Salif – Qui m’aime me suive

Ouvrons une parenthèse pour parler d’un album classique ; Qui m’aime me suive de Salif. Classique ? Ca dépendra de la définition de chacun mais laissons place à la subjectivité pour que je puisse traiter de tout l’amour que j’ai pour ce projet. Retour à une époque où les albums sortent le lundi ; et plus précisément au 21 juin 2010. Ca fait plusieurs jours que je suis attentif à ce qui se passe sur la sphère Rap Français et j’attends cet album avec beaucoup d’impatience. J’allume ma chaine Hifi le soir et j’attends le début de Planète Rap pour écouter Salif parler de son nouveau projet. J’écoute du Rap depuis quelques mois, je me suis pris les projets de La Fouine, ceux de la Sexion, j’ai creusé un peu de Sinik et de Sniper mais mon parcours d’auditeur est assez maigre. Il s’agit ici du premier album que j’attends réellement.

Données issues d'une source:
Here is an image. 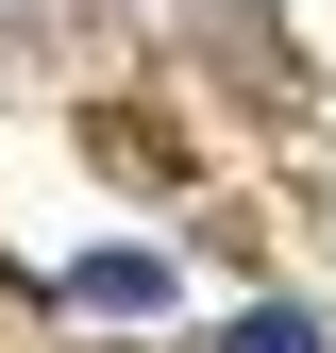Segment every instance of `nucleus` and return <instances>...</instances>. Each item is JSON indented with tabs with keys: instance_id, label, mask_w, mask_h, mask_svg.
I'll return each instance as SVG.
<instances>
[{
	"instance_id": "1",
	"label": "nucleus",
	"mask_w": 336,
	"mask_h": 353,
	"mask_svg": "<svg viewBox=\"0 0 336 353\" xmlns=\"http://www.w3.org/2000/svg\"><path fill=\"white\" fill-rule=\"evenodd\" d=\"M67 303H84V320H151V303H168V252H84Z\"/></svg>"
},
{
	"instance_id": "2",
	"label": "nucleus",
	"mask_w": 336,
	"mask_h": 353,
	"mask_svg": "<svg viewBox=\"0 0 336 353\" xmlns=\"http://www.w3.org/2000/svg\"><path fill=\"white\" fill-rule=\"evenodd\" d=\"M219 353H319V320H303V303H252V320H235Z\"/></svg>"
}]
</instances>
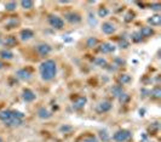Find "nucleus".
<instances>
[{"instance_id":"obj_1","label":"nucleus","mask_w":161,"mask_h":142,"mask_svg":"<svg viewBox=\"0 0 161 142\" xmlns=\"http://www.w3.org/2000/svg\"><path fill=\"white\" fill-rule=\"evenodd\" d=\"M56 72H57V67L52 60H47L40 65V74L44 80H52L56 76Z\"/></svg>"},{"instance_id":"obj_2","label":"nucleus","mask_w":161,"mask_h":142,"mask_svg":"<svg viewBox=\"0 0 161 142\" xmlns=\"http://www.w3.org/2000/svg\"><path fill=\"white\" fill-rule=\"evenodd\" d=\"M131 133L128 131V130H124V129H121V130H117V133L113 135V139H114V141L117 142H126L127 140H130L131 139Z\"/></svg>"},{"instance_id":"obj_3","label":"nucleus","mask_w":161,"mask_h":142,"mask_svg":"<svg viewBox=\"0 0 161 142\" xmlns=\"http://www.w3.org/2000/svg\"><path fill=\"white\" fill-rule=\"evenodd\" d=\"M49 22H50V24L56 29H61L63 28V26H64V21H63L61 17H58V16H50Z\"/></svg>"},{"instance_id":"obj_4","label":"nucleus","mask_w":161,"mask_h":142,"mask_svg":"<svg viewBox=\"0 0 161 142\" xmlns=\"http://www.w3.org/2000/svg\"><path fill=\"white\" fill-rule=\"evenodd\" d=\"M112 109V103L109 101H103V102H99L97 106H96V111L98 113H106L108 111Z\"/></svg>"},{"instance_id":"obj_5","label":"nucleus","mask_w":161,"mask_h":142,"mask_svg":"<svg viewBox=\"0 0 161 142\" xmlns=\"http://www.w3.org/2000/svg\"><path fill=\"white\" fill-rule=\"evenodd\" d=\"M87 102V98L85 97V96H79V97H76L75 100H74V102H73V108H75V109H81V108H84V106L86 104Z\"/></svg>"},{"instance_id":"obj_6","label":"nucleus","mask_w":161,"mask_h":142,"mask_svg":"<svg viewBox=\"0 0 161 142\" xmlns=\"http://www.w3.org/2000/svg\"><path fill=\"white\" fill-rule=\"evenodd\" d=\"M51 46L49 45V44H40V45H38L36 46V51L40 54V55H43V56H45V55H49L50 52H51Z\"/></svg>"},{"instance_id":"obj_7","label":"nucleus","mask_w":161,"mask_h":142,"mask_svg":"<svg viewBox=\"0 0 161 142\" xmlns=\"http://www.w3.org/2000/svg\"><path fill=\"white\" fill-rule=\"evenodd\" d=\"M64 17H65V19H67L68 22H70V23H79V22L81 21L80 15H78V13H74V12L65 13V15H64Z\"/></svg>"},{"instance_id":"obj_8","label":"nucleus","mask_w":161,"mask_h":142,"mask_svg":"<svg viewBox=\"0 0 161 142\" xmlns=\"http://www.w3.org/2000/svg\"><path fill=\"white\" fill-rule=\"evenodd\" d=\"M22 97H23V100H24L26 102H32V101H34V100H35L36 96H35V94L32 91V90L26 89V90H23Z\"/></svg>"},{"instance_id":"obj_9","label":"nucleus","mask_w":161,"mask_h":142,"mask_svg":"<svg viewBox=\"0 0 161 142\" xmlns=\"http://www.w3.org/2000/svg\"><path fill=\"white\" fill-rule=\"evenodd\" d=\"M102 30H103V33H104V34H113V33L115 32V27H114V24H113V23H110V22H106V23H103V24H102Z\"/></svg>"},{"instance_id":"obj_10","label":"nucleus","mask_w":161,"mask_h":142,"mask_svg":"<svg viewBox=\"0 0 161 142\" xmlns=\"http://www.w3.org/2000/svg\"><path fill=\"white\" fill-rule=\"evenodd\" d=\"M114 50H115V46H114L113 44H110V43H104V44H102L101 47H99V51H101V52H103V54L113 52Z\"/></svg>"},{"instance_id":"obj_11","label":"nucleus","mask_w":161,"mask_h":142,"mask_svg":"<svg viewBox=\"0 0 161 142\" xmlns=\"http://www.w3.org/2000/svg\"><path fill=\"white\" fill-rule=\"evenodd\" d=\"M12 117H13L12 111H3V112H0V120L4 122V123L9 122Z\"/></svg>"},{"instance_id":"obj_12","label":"nucleus","mask_w":161,"mask_h":142,"mask_svg":"<svg viewBox=\"0 0 161 142\" xmlns=\"http://www.w3.org/2000/svg\"><path fill=\"white\" fill-rule=\"evenodd\" d=\"M139 34H141L142 38H148V37H150V35L154 34V30L150 27H143L139 30Z\"/></svg>"},{"instance_id":"obj_13","label":"nucleus","mask_w":161,"mask_h":142,"mask_svg":"<svg viewBox=\"0 0 161 142\" xmlns=\"http://www.w3.org/2000/svg\"><path fill=\"white\" fill-rule=\"evenodd\" d=\"M33 35H34V33L30 29H23L21 32V39L22 40H28V39L33 38Z\"/></svg>"},{"instance_id":"obj_14","label":"nucleus","mask_w":161,"mask_h":142,"mask_svg":"<svg viewBox=\"0 0 161 142\" xmlns=\"http://www.w3.org/2000/svg\"><path fill=\"white\" fill-rule=\"evenodd\" d=\"M17 76L19 79H23V80H28L30 78V72H28L27 69H19L17 72Z\"/></svg>"},{"instance_id":"obj_15","label":"nucleus","mask_w":161,"mask_h":142,"mask_svg":"<svg viewBox=\"0 0 161 142\" xmlns=\"http://www.w3.org/2000/svg\"><path fill=\"white\" fill-rule=\"evenodd\" d=\"M148 22L152 24V26H160L161 24V16L160 15H154L150 18L148 19Z\"/></svg>"},{"instance_id":"obj_16","label":"nucleus","mask_w":161,"mask_h":142,"mask_svg":"<svg viewBox=\"0 0 161 142\" xmlns=\"http://www.w3.org/2000/svg\"><path fill=\"white\" fill-rule=\"evenodd\" d=\"M22 120H23V119H18V118L12 117L9 122H6L5 124H6L8 126H18V125H21V124H22Z\"/></svg>"},{"instance_id":"obj_17","label":"nucleus","mask_w":161,"mask_h":142,"mask_svg":"<svg viewBox=\"0 0 161 142\" xmlns=\"http://www.w3.org/2000/svg\"><path fill=\"white\" fill-rule=\"evenodd\" d=\"M38 115H39L41 119H49V118L51 117L50 112H49L47 109H45V108H40L39 112H38Z\"/></svg>"},{"instance_id":"obj_18","label":"nucleus","mask_w":161,"mask_h":142,"mask_svg":"<svg viewBox=\"0 0 161 142\" xmlns=\"http://www.w3.org/2000/svg\"><path fill=\"white\" fill-rule=\"evenodd\" d=\"M0 56L3 57L4 60H11L13 57V54L10 50H1L0 51Z\"/></svg>"},{"instance_id":"obj_19","label":"nucleus","mask_w":161,"mask_h":142,"mask_svg":"<svg viewBox=\"0 0 161 142\" xmlns=\"http://www.w3.org/2000/svg\"><path fill=\"white\" fill-rule=\"evenodd\" d=\"M33 5H34V3L30 1V0H23V1H21V6H22L23 9H27V10L32 9Z\"/></svg>"},{"instance_id":"obj_20","label":"nucleus","mask_w":161,"mask_h":142,"mask_svg":"<svg viewBox=\"0 0 161 142\" xmlns=\"http://www.w3.org/2000/svg\"><path fill=\"white\" fill-rule=\"evenodd\" d=\"M150 94H152V96L153 97H155V98H160L161 97V89L159 87V86H156L155 89H153Z\"/></svg>"},{"instance_id":"obj_21","label":"nucleus","mask_w":161,"mask_h":142,"mask_svg":"<svg viewBox=\"0 0 161 142\" xmlns=\"http://www.w3.org/2000/svg\"><path fill=\"white\" fill-rule=\"evenodd\" d=\"M4 43H5L6 46H13V45L16 44V38H15V37H8Z\"/></svg>"},{"instance_id":"obj_22","label":"nucleus","mask_w":161,"mask_h":142,"mask_svg":"<svg viewBox=\"0 0 161 142\" xmlns=\"http://www.w3.org/2000/svg\"><path fill=\"white\" fill-rule=\"evenodd\" d=\"M119 80H120V83H122V84H127V83L131 82V76H128V74H122V76H120Z\"/></svg>"},{"instance_id":"obj_23","label":"nucleus","mask_w":161,"mask_h":142,"mask_svg":"<svg viewBox=\"0 0 161 142\" xmlns=\"http://www.w3.org/2000/svg\"><path fill=\"white\" fill-rule=\"evenodd\" d=\"M112 92H113V95H114V96H117V97L122 92V89H121L120 86L115 85V86H113V87H112Z\"/></svg>"},{"instance_id":"obj_24","label":"nucleus","mask_w":161,"mask_h":142,"mask_svg":"<svg viewBox=\"0 0 161 142\" xmlns=\"http://www.w3.org/2000/svg\"><path fill=\"white\" fill-rule=\"evenodd\" d=\"M95 63H96V65H98V66H101V67H106V66H107V61H106L103 57L96 58V60H95Z\"/></svg>"},{"instance_id":"obj_25","label":"nucleus","mask_w":161,"mask_h":142,"mask_svg":"<svg viewBox=\"0 0 161 142\" xmlns=\"http://www.w3.org/2000/svg\"><path fill=\"white\" fill-rule=\"evenodd\" d=\"M86 44H87V46H89V47L96 46V45H97V39H96V38H92V37H91V38L87 39Z\"/></svg>"},{"instance_id":"obj_26","label":"nucleus","mask_w":161,"mask_h":142,"mask_svg":"<svg viewBox=\"0 0 161 142\" xmlns=\"http://www.w3.org/2000/svg\"><path fill=\"white\" fill-rule=\"evenodd\" d=\"M117 97H119V101H120V102H121V103H125L126 101H127V100H128V98H130V97H128V95H127V94H125V92H121V94L119 95V96H117Z\"/></svg>"},{"instance_id":"obj_27","label":"nucleus","mask_w":161,"mask_h":142,"mask_svg":"<svg viewBox=\"0 0 161 142\" xmlns=\"http://www.w3.org/2000/svg\"><path fill=\"white\" fill-rule=\"evenodd\" d=\"M101 139L103 140V142H108L109 140H110V136L107 134V131H101Z\"/></svg>"},{"instance_id":"obj_28","label":"nucleus","mask_w":161,"mask_h":142,"mask_svg":"<svg viewBox=\"0 0 161 142\" xmlns=\"http://www.w3.org/2000/svg\"><path fill=\"white\" fill-rule=\"evenodd\" d=\"M108 13H109V11H108V9H106V8H101L98 11L99 17H106Z\"/></svg>"},{"instance_id":"obj_29","label":"nucleus","mask_w":161,"mask_h":142,"mask_svg":"<svg viewBox=\"0 0 161 142\" xmlns=\"http://www.w3.org/2000/svg\"><path fill=\"white\" fill-rule=\"evenodd\" d=\"M132 40H133L134 43H139V41L142 40V37H141L139 32H137V33H133V34H132Z\"/></svg>"},{"instance_id":"obj_30","label":"nucleus","mask_w":161,"mask_h":142,"mask_svg":"<svg viewBox=\"0 0 161 142\" xmlns=\"http://www.w3.org/2000/svg\"><path fill=\"white\" fill-rule=\"evenodd\" d=\"M5 8H6V10H9V11H12V10L16 9V3H8L5 5Z\"/></svg>"},{"instance_id":"obj_31","label":"nucleus","mask_w":161,"mask_h":142,"mask_svg":"<svg viewBox=\"0 0 161 142\" xmlns=\"http://www.w3.org/2000/svg\"><path fill=\"white\" fill-rule=\"evenodd\" d=\"M84 142H98V141H97V139H96L95 136H87V137L84 140Z\"/></svg>"},{"instance_id":"obj_32","label":"nucleus","mask_w":161,"mask_h":142,"mask_svg":"<svg viewBox=\"0 0 161 142\" xmlns=\"http://www.w3.org/2000/svg\"><path fill=\"white\" fill-rule=\"evenodd\" d=\"M120 46L124 47V49H126V47L128 46V43L126 41L125 39H122V40H120Z\"/></svg>"},{"instance_id":"obj_33","label":"nucleus","mask_w":161,"mask_h":142,"mask_svg":"<svg viewBox=\"0 0 161 142\" xmlns=\"http://www.w3.org/2000/svg\"><path fill=\"white\" fill-rule=\"evenodd\" d=\"M150 9H153V10H160L161 9V5H160V4H153V5H150Z\"/></svg>"},{"instance_id":"obj_34","label":"nucleus","mask_w":161,"mask_h":142,"mask_svg":"<svg viewBox=\"0 0 161 142\" xmlns=\"http://www.w3.org/2000/svg\"><path fill=\"white\" fill-rule=\"evenodd\" d=\"M70 129H72V128H65V126H62V128H61V131H69Z\"/></svg>"},{"instance_id":"obj_35","label":"nucleus","mask_w":161,"mask_h":142,"mask_svg":"<svg viewBox=\"0 0 161 142\" xmlns=\"http://www.w3.org/2000/svg\"><path fill=\"white\" fill-rule=\"evenodd\" d=\"M1 68H3V63H1V62H0V69H1Z\"/></svg>"},{"instance_id":"obj_36","label":"nucleus","mask_w":161,"mask_h":142,"mask_svg":"<svg viewBox=\"0 0 161 142\" xmlns=\"http://www.w3.org/2000/svg\"><path fill=\"white\" fill-rule=\"evenodd\" d=\"M0 142H3V139H1V137H0Z\"/></svg>"},{"instance_id":"obj_37","label":"nucleus","mask_w":161,"mask_h":142,"mask_svg":"<svg viewBox=\"0 0 161 142\" xmlns=\"http://www.w3.org/2000/svg\"><path fill=\"white\" fill-rule=\"evenodd\" d=\"M1 43H3V41H1V39H0V44H1Z\"/></svg>"}]
</instances>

### Consignes
1: Recopiez le passage de l'extrait sur l'album de Salif qui s'ouvre sur les mots contenant « Salif – Qui » et se clôt sur « que j’attends réellement. ».
2: Répondez à ces questions d'après l'extrait sur l'album de Salif :
(a) À quelle date l'album est-il sorti ?
(b) Quelle émission la personne qui écrit attend-elle pour entendre Salif parler de son projet ?
(c) Depuis combien de temps cette personne écoute-t-elle du rap ?
3: Dites si chacune de ces affirmations s'accorde avec l'extrait sur l'album de Salif :
(a) L'album est sorti un lundi.
(b) La personne qui écrit écoute du rap depuis de nombreuses années.
(c) La personne qui écrit a écouté les projets de La Fouine.

### Réponses
1:
Salif – Qui m’aime me suive

Ouvrons une parenthèse pour parler d’un album classique ; Qui m’aime me suive de Salif. Classique ? Ca dépendra de la définition de chacun mais laissons place à la subjectivité pour que je puisse traiter de tout l’amour que j’ai pour ce projet. Retour à une époque où les albums sortent le lundi ; et plus précisément au 21 juin 2010. Ca fait plusieurs jours que je suis attentif à ce qui se passe sur la sphère Rap Français et j’attends cet album avec beaucoup d’impatience. J’allume ma chaine Hifi le soir et j’attends le début de Planète Rap pour écouter Salif parler de son nouveau projet. J’écoute du Rap depuis quelques mois, je me suis pris les projets de La Fouine, ceux de la Sexion, j’ai creusé un peu de Sinik et de Sniper mais mon parcours d’auditeur est assez maigre. Il s’agit ici du premier album que j’attends réellement.

2:
(a) Le 21 juin 2010.
(b) Planète Rap.
(c) Depuis quelques mois.

3:
(a) Oui : « Retour à une époque où les albums sortent le lundi ; et plus précisément au 21 juin 2010 ».
(b) Non : « J’écoute du Rap depuis quelques mois ».
(c) Oui : « je me suis pris les projets de La Fouine ».